Pictured Above: Site establishment showing tunnel portals
Pictured Above: Pre-construction shotcrete test panels being sprayed.
SCT's geotechnical investigations comprised mapping and geotechnical drilling inside the tunnels to obtain defect and rock strength information for design. Support design was optimised using both empirical and computer modelling techniques which comprised FLAC2D. The support design option implemented was a two pass macro-synthetic reinforced shotcrete liner (with cast in place concrete lower sidewalls) to provide a total thickness of 250mm. Combination rock bolts (3m long CT-bolt) were also installed where conditions dictated during construction.

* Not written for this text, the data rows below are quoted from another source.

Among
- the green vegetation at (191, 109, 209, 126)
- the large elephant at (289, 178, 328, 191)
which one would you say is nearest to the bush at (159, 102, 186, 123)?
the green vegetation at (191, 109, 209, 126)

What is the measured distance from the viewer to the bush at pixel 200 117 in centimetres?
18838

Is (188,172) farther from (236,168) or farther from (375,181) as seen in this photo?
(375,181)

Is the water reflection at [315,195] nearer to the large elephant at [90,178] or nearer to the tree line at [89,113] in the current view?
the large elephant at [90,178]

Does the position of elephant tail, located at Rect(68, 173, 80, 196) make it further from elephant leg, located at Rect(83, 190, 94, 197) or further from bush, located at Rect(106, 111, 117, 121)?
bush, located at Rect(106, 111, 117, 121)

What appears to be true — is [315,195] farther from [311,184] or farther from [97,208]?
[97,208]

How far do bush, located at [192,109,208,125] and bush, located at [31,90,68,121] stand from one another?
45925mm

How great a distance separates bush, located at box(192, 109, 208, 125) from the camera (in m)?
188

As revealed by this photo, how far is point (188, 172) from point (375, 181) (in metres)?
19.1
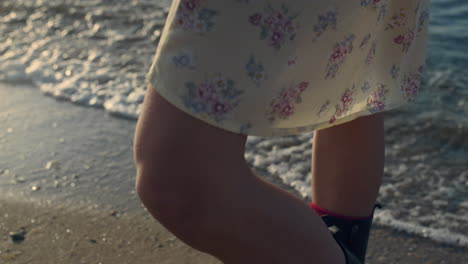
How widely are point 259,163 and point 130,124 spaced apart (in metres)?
0.66

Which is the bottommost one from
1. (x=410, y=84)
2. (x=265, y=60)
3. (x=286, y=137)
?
(x=286, y=137)

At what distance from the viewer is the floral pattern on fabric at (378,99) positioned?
1.30 metres

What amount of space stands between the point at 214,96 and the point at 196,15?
0.13 metres

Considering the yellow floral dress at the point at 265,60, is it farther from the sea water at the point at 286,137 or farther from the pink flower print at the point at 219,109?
the sea water at the point at 286,137

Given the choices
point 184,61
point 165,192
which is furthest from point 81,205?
point 184,61

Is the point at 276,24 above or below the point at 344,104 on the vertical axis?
above

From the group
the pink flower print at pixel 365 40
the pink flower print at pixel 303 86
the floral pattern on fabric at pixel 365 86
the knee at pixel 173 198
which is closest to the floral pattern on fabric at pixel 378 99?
the floral pattern on fabric at pixel 365 86

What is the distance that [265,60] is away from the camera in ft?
3.26

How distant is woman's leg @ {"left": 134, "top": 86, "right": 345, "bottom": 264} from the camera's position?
3.26 feet

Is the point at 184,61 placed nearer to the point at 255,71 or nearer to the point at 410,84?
the point at 255,71

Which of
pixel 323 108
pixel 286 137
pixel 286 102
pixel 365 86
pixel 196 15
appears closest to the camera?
pixel 196 15

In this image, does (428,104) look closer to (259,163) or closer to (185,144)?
Result: (259,163)

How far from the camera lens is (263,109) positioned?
1.02 metres

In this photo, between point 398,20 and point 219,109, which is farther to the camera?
point 398,20
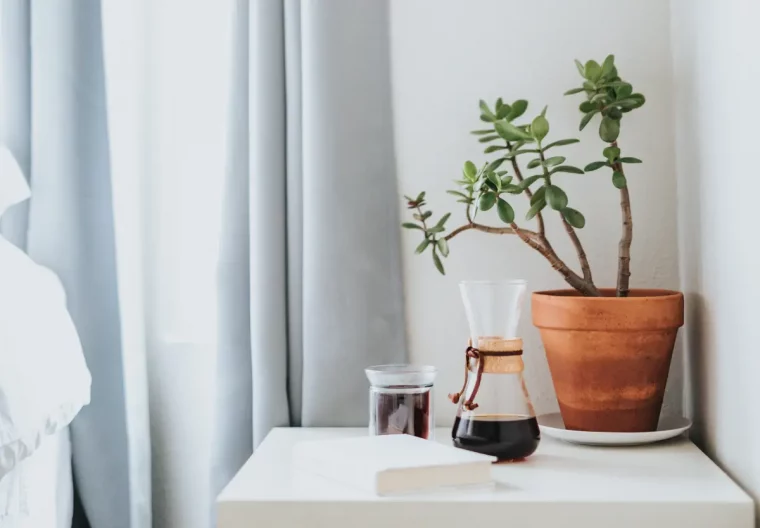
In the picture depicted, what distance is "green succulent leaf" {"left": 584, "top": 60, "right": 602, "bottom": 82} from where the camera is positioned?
1.10 m

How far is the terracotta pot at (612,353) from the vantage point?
1039mm

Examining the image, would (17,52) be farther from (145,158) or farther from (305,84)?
(305,84)

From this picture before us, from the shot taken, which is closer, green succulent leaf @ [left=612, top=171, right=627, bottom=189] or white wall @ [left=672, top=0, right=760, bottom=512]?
white wall @ [left=672, top=0, right=760, bottom=512]

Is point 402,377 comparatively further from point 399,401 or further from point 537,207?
point 537,207

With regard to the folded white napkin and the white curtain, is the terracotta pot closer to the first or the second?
the white curtain

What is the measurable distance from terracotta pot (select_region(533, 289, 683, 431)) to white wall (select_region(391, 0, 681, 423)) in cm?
18

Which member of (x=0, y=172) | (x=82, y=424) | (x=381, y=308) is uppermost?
(x=0, y=172)

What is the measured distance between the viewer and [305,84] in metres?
1.25

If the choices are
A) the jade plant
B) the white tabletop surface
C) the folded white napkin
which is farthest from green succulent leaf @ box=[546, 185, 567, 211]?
the folded white napkin

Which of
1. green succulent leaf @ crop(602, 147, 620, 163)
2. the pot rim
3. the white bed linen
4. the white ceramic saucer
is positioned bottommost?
the white bed linen

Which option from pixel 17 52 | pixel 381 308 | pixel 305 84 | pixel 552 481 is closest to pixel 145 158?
pixel 17 52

Pre-construction shotcrete trials were undertaken to ensure a quality shotcrete product was achieved in the tunnels and to verify that the sprayed concrete would meet the minimum design criteria and specification requirements prior to being placed in the permanent works. The shotcrete trials proved valuable in refining mix design and operational issues prior to construction and confirmed a suitable mix design that offered good placing characteristics and achieved design specification. The trials were also used to determine safe re-entry times under the freshly sprayed shotcrete so that construction timing and costs could be optimised.
The physical works, which fell under recently introduced New Zealand Tunnel Regulations, required the development of a Ground and Strata Instability Management Plans, monitoring plans, TARPs and workforce strata control training modules.

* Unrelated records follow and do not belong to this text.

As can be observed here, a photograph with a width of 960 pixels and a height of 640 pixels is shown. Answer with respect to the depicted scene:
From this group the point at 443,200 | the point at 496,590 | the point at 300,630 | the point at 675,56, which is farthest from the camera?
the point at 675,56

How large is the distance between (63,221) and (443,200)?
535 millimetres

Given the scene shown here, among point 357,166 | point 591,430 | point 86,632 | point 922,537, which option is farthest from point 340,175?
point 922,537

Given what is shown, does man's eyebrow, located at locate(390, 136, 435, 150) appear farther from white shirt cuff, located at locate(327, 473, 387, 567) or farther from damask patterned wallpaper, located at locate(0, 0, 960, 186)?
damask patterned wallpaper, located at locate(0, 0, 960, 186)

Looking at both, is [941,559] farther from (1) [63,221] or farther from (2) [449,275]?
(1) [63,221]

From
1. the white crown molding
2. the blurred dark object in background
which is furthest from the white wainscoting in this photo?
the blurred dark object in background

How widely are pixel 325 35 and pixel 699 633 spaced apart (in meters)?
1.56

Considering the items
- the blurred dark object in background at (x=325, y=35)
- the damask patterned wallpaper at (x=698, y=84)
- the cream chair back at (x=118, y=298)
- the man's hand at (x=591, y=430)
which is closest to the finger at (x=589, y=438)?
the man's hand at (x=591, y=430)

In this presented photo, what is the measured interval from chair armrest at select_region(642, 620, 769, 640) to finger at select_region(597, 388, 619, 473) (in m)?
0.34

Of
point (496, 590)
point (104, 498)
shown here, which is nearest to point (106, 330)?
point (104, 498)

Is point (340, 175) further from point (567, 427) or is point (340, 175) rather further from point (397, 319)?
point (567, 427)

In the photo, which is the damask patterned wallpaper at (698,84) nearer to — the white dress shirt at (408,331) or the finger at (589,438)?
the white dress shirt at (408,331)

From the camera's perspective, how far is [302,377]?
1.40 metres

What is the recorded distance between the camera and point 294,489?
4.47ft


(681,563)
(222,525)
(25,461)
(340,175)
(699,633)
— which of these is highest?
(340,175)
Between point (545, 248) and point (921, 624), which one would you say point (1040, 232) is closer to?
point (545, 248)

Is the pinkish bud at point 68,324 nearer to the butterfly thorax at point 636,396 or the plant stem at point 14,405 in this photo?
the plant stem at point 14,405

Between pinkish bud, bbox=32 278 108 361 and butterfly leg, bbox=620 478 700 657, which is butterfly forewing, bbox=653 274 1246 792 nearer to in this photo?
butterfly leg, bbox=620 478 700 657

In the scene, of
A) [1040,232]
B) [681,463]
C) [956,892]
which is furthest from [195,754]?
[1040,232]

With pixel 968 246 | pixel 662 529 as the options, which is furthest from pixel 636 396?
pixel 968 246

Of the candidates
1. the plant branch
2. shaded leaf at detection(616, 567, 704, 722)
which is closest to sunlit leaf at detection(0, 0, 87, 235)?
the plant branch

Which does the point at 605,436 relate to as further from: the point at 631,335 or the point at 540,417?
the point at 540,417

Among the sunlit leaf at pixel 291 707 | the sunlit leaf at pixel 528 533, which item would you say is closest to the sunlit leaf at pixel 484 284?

Construction equipment comprised a 30T excavator fitted with an Erkat cutter head, shotcrete robot and bolting Jumbo. The first pass shotcrete liner was used as temporary support and allowed for rapid advancement of the tunnel in comparison to other methods (cast in place concrete liner) considered in the initial design. The construction sequence resulted in minimal travel disruption to road users and rapid tunnel advance rates.
Pictured Above: Chris Lee, Geotechnical Engineer from SCT giving the contractor advice as operations commence.
Pictured Above: Shotcrete robot ready for spraying.
Three of the four tunnels have now been delivered on time and in budget. Given the success of the shotcrete in the road tunnels the technology was used elsewhere on the NCTIR project.
SCT are proud to have worked alongside other NCTIR consultants and contractors on an award-winning project.
Pictured Above: 30 Tonne excavator, excavating tunnel opening.
Pictured Above: Kenny Mills from SCT who worked as a Tunnels Site Engineer celebrating the tunnel opening.